Policies, plans and strategies: Under the 2012 Inclusive Education Policy, online and distance education is mentioned regarding policy area three, which “provide an inclusive learning environment for all students who are gifted or [have] special abilities”. Under this policy area, the government is instructed to provide opportunities and resources to enrol and support gifted and talented students in online and distance subjects and courses (Te Kura a Tuhi) not otherwise available in the Niue school system.
The Department of Education’s 2005-2010 Niue Education Strategic Plan sought to “establish priorities and develop technological facilities to ensure children, teachers and educational managers have access ICT to enable them to function in a global world.”
The 2016-2026 Niue National Strategic Plan recognizes the importance of Information Communication Technology (ICT) in the development of the nation. The plan states that “ICT development is important for Niue in the changing technological environment and connection to the world” and the strategy focuses on the provision of quality affordable postal, ICT and broadcasting services. Education services should enable children to be confident, competent learners and communicators who are healthy, happy, and responsible members of the community. The previous 2009-2013 Niue National Strategic Plan did call for the development and implementation of a National ICT Strategy. However, one has yet to be published. The draft of the proposed National ICT strategy seeks to improve ICT accessibility as well as integrate ICT into the school curriculum and train teachers in incorporating ICT into their lessons.
Digital competency frameworks: Niue is aligned with the New Zealand Qualifications Framework (NZQF). The NZQF is comprised of ten different levels which measure competency from basic certification up to doctoral degree level. At secondary school, students work towards level 1-3 on the NZQF in order to achieve the National Certificate of Educational Achievement (NCEA). The field of “Engineering and Technology” has 27 sub-fields. The sub-field “Technology” has seven different domains, including “Digital Technologies.” Under the National Certificate of Educational Achievement (NCEA), Digital Technologies is included under literacy and numeracy. Under the Digital Technologies and Hangarau Matihiko Matrix, the framework for the different achievement levels, achievements in level one include developing and designing digital technologies, using basic iterative processes to plan and develop a digital outcome, understanding searching and sorting algorithms, understanding human-computer interaction, and understanding compression coding for a chosen media type. At level three, one achievement example is to “implement complex procedures to develop a relational database embedded in a specified digital outcome.”
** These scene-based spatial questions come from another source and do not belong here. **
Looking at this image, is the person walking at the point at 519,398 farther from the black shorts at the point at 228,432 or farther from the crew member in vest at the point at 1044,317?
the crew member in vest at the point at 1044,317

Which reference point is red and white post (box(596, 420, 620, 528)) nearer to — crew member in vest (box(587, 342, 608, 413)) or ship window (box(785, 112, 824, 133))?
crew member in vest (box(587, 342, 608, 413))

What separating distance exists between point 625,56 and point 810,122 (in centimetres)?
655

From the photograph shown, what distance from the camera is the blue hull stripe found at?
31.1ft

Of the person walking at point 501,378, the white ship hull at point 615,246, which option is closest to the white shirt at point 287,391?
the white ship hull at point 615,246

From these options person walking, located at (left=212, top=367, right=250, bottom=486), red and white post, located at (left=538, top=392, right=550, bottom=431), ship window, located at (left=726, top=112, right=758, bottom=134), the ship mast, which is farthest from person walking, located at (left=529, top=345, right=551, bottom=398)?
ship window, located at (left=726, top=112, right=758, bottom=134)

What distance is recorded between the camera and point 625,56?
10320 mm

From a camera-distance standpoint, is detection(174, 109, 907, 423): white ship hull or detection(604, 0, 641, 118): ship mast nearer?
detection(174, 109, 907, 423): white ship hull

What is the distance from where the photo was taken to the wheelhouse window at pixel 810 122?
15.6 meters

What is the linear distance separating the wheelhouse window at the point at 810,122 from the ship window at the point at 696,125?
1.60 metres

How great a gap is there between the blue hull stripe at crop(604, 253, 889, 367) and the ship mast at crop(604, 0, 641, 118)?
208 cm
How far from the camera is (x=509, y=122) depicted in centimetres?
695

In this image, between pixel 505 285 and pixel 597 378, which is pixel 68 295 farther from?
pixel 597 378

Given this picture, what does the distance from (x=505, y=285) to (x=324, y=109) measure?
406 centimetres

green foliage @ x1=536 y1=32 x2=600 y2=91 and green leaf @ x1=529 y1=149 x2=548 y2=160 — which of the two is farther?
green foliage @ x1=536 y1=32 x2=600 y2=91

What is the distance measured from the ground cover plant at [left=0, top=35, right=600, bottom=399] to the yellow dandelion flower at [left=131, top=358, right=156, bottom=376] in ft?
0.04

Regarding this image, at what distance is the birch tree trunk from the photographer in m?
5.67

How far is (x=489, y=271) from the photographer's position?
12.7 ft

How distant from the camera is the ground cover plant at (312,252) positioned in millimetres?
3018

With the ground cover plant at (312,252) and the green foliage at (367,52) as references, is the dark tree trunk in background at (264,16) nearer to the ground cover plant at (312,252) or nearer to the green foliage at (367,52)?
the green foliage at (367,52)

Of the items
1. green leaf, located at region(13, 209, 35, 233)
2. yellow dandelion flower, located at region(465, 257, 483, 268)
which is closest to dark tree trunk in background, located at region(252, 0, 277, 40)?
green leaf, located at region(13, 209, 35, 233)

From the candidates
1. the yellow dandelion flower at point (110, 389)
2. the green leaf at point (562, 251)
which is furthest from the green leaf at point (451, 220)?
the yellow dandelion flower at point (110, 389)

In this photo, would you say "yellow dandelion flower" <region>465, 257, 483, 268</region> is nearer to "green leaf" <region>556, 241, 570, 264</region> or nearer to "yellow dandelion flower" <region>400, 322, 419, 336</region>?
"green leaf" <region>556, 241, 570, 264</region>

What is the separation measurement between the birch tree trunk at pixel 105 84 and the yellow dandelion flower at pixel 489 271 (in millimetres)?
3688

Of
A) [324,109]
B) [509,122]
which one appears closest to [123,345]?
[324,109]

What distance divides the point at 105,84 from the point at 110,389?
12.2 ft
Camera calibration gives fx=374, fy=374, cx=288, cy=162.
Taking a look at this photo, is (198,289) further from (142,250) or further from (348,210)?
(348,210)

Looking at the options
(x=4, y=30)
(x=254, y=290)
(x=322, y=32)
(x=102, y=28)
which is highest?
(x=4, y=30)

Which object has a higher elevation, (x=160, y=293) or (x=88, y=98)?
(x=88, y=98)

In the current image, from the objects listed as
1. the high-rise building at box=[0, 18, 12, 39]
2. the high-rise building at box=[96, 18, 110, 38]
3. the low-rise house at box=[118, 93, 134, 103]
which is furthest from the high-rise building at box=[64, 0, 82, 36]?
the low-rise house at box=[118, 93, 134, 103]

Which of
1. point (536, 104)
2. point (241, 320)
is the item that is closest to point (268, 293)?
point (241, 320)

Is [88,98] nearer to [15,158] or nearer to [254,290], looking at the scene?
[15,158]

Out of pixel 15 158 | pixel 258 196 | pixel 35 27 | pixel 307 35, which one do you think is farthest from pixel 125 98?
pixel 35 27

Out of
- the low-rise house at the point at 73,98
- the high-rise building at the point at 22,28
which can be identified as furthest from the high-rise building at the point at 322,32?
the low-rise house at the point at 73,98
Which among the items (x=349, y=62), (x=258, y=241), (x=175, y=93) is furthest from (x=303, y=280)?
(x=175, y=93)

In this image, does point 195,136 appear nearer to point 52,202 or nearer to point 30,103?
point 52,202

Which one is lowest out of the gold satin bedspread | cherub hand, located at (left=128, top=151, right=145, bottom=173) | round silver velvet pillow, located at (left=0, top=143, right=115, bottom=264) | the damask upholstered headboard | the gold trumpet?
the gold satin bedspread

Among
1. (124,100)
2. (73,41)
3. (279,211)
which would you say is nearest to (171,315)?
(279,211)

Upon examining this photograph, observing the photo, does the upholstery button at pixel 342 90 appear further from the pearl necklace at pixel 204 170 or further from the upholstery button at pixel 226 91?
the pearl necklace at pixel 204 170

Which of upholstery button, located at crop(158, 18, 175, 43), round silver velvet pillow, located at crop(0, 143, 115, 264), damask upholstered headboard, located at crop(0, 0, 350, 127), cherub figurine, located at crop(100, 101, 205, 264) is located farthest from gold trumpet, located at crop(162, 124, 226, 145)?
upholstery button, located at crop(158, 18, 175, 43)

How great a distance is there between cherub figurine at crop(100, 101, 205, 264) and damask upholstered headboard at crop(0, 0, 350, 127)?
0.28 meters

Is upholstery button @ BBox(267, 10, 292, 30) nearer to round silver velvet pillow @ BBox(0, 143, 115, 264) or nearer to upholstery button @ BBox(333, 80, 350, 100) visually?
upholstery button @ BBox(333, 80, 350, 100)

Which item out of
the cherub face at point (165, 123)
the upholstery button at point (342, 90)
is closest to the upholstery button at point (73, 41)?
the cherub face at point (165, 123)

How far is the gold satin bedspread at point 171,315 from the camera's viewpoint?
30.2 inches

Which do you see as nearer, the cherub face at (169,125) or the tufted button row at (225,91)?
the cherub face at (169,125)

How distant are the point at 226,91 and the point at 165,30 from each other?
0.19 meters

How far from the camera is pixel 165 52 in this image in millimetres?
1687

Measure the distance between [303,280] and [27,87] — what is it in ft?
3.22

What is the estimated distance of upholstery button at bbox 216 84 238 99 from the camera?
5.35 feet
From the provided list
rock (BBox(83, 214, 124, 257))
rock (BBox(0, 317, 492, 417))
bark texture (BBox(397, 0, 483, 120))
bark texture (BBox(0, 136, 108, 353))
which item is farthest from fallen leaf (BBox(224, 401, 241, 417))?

One micro-credential provided by the NZQF is “Digital Skills for the Workplace” which is designed to develop the digital skills essential in all types of workplaces. This program provides support for workers from various industries, communities, and professions to enhance their knowledge, awareness, mindset, and ability to confidently use digital tools and technologies in the workplace. The focus is on using digital tools to solve problems, increase productivity, support well-being, and excel in the workplace by effectively processing and applying information and data, creating content, connecting and collaborating with others, and reflecting on and adapting digital practices.
Changes occurred as a result of COVID-19: No information was found.
2.2.1. Technology infrastructure and digital capacity of schools
Electricity: All residents of Niue have access to electricity. The country aims to gain 80% of its electricity needs from renewable energy sources by 2025 in accordance with the Niue Strategic Energy Road Map (NiSERM).
Computers and devices: Niue was part of the One Laptop Per Child (OLPC) initiative. In August 2008, it was reported that 100% of students in the country had access to a personal device.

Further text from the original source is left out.